**Exercise brief:** Using the mailing-list post, explain in one to three sentences why Oliver Xymoron asks owners of Pentium Pro chips with a stepping below 9 to report successes as well as failures.

**Text segment:**
"""

Testers wanted! (was Re: "movb" for spin-unlock)

From: Oliver Xymoron (oxymoron@waste.org)
Date: Sun Apr 23 2000 - 20:17:06 EST


On Sun, 23 Apr 2000, [iso-8859-1] Jakob Østergaard wrote:

> On Sun, 23 Apr 2000, Oliver Xymoron wrote:
>
> > Below is Manfred's lock test code if people with Pentium Pros want to
> > bang on it. If it locks up, we have a problem. Set USE_MB to one to use
> > the mov-based unlock. My dual PPro is a later stepping 9 and seems to work
> > just fine. If you have an SMP system with steppings 1-8 (only 1, 2, 6, and
> > 7 should be out there) and can confirm this works for you, that'd be
> > great.
>
> From what I can see in the code, USE_MB should be set to zero for the program
> to use the mov based unlock:
>
> > #if USE_MB == 0
> > "movl $1,%1\n\t" /* set current_state = 1 */
> > #else
> > "lock;bts $0,%1\n\t"
> > #endif

Yep. I only took a quick glance at it before sending it on. Turns out it
doesn't work as I remembered at all. When I said it worked on my machine,
that was also from memory (too lazy to login to the machine in question).

> Dual PPro stepping 1 here. I was just finishing my ``success report'' as the
> program locked up :(

Not a problem - turns out Manfred's program was testing something
different, but it started the discussion about the simpler unlock.

I've hacked it into a new variant that tests what we're trying to test,
and is a fair amount simpler to read (after you get past all of the kernel
cut and paste!). See racefunc(). The idea is see if we can ever acquire a
lock while changes made to data in the previous critical section are still
not visible.

TESTERS:

Anyone with a dual x86, please give this a quick run. I want to hear about
any failures (it'll abort with "state was 1!") and if you have a PPro with
a stepping of less than 9 (which have been rumored to have a problem with
this), tell me about your successes as well. Send me a copy of your
/proc/cpuinfo too. If we can get a solid set of success reports for early
P6s and no failures elsewhere, perhaps we can get this faster locking
method into the kernel.

/*

movb.c

Compile with:

cc -O2 -o movb movb.c -lpthread

undefine MOVB below to test the old spin_unlock variant

*/

#include <stdio.h>
#include <pthread.h>
#include <assert.h>

#define MOVB

#define mb() __asm__ __volatile__ ("lock; addl $0,0(%%esp)": : :"memory")

typedef struct { unsigned long a[100]; } __dummy_lock_t;
#define __dummy_lock(lock) (*(__dummy_lock_t *)(lock))

"""

**Recorded information:**
"""

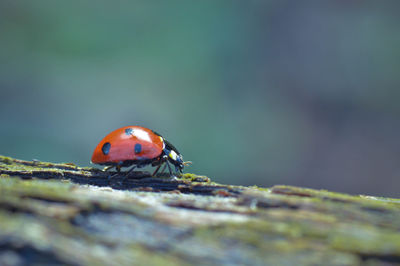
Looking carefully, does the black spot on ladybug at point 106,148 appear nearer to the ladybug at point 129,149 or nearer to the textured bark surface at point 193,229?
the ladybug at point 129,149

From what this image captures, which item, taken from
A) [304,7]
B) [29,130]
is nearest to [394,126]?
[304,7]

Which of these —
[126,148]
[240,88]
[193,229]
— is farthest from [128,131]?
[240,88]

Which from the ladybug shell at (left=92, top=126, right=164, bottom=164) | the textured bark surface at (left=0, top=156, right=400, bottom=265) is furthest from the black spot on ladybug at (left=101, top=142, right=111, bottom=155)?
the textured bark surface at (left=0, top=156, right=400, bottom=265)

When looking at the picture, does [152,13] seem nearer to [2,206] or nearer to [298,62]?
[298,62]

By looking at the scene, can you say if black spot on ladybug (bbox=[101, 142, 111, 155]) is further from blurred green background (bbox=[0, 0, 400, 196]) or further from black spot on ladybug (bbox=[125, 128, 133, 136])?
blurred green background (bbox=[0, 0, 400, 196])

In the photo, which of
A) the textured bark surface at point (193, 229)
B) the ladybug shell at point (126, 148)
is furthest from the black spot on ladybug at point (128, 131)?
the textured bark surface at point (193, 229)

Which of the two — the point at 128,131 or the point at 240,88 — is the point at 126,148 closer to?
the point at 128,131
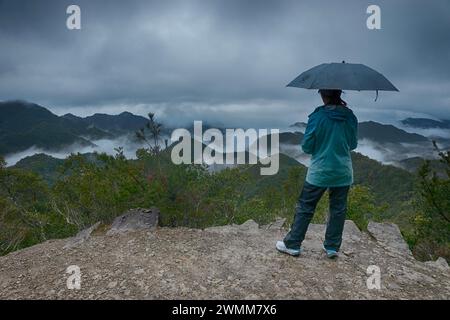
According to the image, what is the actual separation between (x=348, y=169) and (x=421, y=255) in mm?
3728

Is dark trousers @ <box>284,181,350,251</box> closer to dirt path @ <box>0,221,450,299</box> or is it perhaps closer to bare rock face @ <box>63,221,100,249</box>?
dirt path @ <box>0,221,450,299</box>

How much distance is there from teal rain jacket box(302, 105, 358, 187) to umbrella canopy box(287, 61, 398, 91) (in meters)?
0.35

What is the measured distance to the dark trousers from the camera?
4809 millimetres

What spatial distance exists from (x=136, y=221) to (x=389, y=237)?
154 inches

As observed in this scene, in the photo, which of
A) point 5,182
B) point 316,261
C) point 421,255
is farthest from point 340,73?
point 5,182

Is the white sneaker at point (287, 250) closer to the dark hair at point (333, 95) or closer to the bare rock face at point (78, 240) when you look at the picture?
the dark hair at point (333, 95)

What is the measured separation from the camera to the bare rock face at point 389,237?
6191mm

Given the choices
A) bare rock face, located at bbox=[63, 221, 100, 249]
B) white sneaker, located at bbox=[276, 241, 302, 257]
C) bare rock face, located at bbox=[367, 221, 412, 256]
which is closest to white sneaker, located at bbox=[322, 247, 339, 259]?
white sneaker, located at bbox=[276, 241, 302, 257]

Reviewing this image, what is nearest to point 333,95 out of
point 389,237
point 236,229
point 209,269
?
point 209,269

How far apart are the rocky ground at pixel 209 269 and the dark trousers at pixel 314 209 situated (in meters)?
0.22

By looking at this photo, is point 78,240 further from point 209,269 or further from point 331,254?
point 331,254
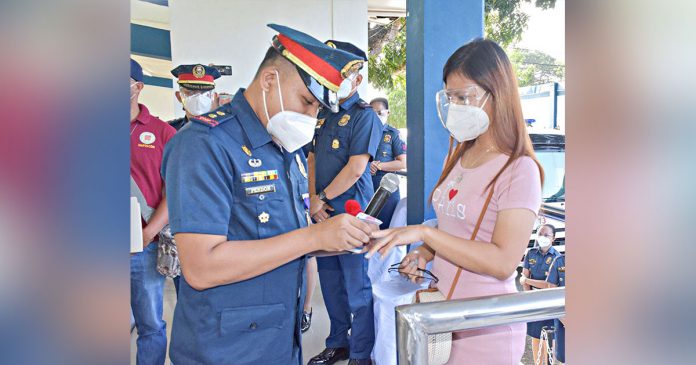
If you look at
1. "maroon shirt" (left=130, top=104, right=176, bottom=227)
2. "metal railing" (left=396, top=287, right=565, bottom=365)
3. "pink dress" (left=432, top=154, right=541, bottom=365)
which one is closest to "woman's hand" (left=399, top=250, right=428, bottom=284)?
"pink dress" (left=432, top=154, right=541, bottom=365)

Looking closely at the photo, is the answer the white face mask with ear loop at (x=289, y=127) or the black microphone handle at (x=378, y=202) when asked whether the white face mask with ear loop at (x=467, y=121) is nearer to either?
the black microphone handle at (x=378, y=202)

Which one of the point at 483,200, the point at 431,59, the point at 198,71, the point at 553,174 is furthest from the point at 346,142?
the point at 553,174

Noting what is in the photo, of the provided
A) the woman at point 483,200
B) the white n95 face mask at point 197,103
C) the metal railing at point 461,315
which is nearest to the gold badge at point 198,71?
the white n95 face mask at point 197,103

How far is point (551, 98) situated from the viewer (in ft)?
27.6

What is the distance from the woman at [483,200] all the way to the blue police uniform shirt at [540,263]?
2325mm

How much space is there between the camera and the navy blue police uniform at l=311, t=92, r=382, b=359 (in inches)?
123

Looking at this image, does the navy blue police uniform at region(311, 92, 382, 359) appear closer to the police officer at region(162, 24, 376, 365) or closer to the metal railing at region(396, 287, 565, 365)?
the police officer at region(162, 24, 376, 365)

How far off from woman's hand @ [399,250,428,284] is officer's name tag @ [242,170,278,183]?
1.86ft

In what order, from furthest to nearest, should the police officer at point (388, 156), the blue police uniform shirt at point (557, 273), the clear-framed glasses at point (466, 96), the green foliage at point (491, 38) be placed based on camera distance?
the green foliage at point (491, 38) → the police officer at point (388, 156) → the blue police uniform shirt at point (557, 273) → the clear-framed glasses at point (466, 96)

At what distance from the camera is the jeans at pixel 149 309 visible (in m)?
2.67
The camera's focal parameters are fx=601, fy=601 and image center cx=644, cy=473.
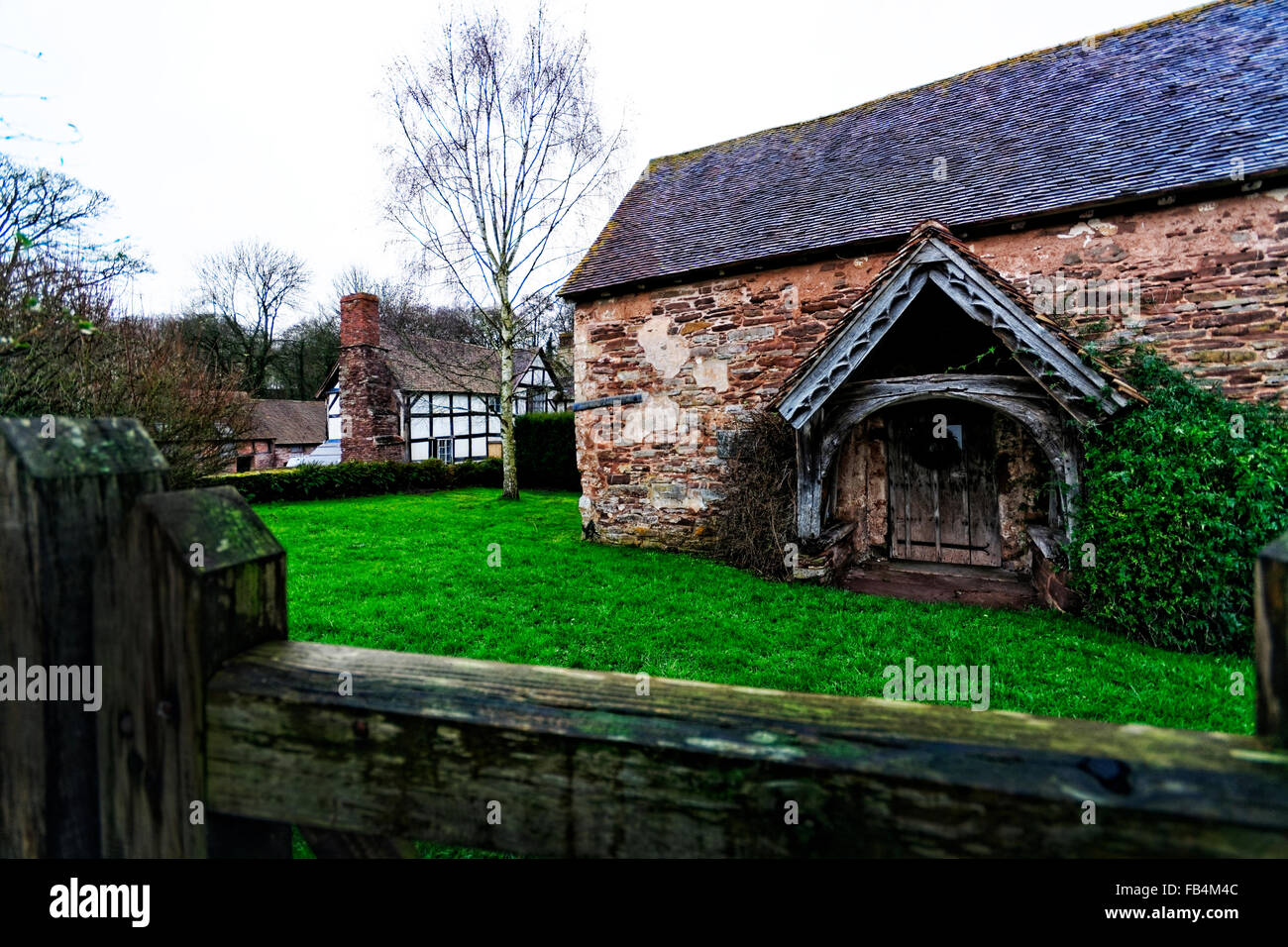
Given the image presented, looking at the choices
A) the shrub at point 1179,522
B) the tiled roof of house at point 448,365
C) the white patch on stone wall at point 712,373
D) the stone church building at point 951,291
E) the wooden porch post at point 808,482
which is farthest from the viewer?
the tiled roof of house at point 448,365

"""
"""

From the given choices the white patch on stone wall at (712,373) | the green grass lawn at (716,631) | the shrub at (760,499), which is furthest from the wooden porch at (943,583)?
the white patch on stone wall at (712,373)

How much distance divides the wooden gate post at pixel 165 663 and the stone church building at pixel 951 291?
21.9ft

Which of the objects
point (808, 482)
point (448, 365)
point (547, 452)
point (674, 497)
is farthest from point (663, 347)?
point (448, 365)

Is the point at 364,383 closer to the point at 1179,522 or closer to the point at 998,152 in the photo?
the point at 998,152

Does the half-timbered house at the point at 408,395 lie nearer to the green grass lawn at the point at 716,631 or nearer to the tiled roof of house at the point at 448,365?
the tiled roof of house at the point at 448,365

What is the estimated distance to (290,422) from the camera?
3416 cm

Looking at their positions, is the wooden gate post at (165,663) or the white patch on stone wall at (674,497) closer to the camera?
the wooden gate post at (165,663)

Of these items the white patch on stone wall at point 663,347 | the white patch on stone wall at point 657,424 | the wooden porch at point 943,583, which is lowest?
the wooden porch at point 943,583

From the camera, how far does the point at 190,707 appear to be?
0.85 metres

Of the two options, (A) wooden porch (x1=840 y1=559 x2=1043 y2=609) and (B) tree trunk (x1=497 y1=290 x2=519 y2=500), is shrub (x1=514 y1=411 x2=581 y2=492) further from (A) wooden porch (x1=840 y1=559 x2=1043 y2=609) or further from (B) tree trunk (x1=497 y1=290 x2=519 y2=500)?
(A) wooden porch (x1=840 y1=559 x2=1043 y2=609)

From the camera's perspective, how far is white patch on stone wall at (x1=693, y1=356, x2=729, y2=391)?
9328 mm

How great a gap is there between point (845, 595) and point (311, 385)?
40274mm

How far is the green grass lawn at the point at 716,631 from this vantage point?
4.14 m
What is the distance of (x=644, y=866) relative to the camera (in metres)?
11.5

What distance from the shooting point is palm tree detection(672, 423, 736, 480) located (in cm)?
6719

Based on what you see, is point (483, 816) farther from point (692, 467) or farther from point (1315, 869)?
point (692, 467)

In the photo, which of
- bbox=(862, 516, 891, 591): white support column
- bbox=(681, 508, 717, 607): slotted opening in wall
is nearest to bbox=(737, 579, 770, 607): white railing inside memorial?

"""

**Solved problem:** Pentium Pros with a stepping below 9 have been rumored to have a problem with this locking method, so a successful run on them is useful evidence. If solid success reports come in for early P6s and no failures appear elsewhere, the faster locking method might get into the kernel.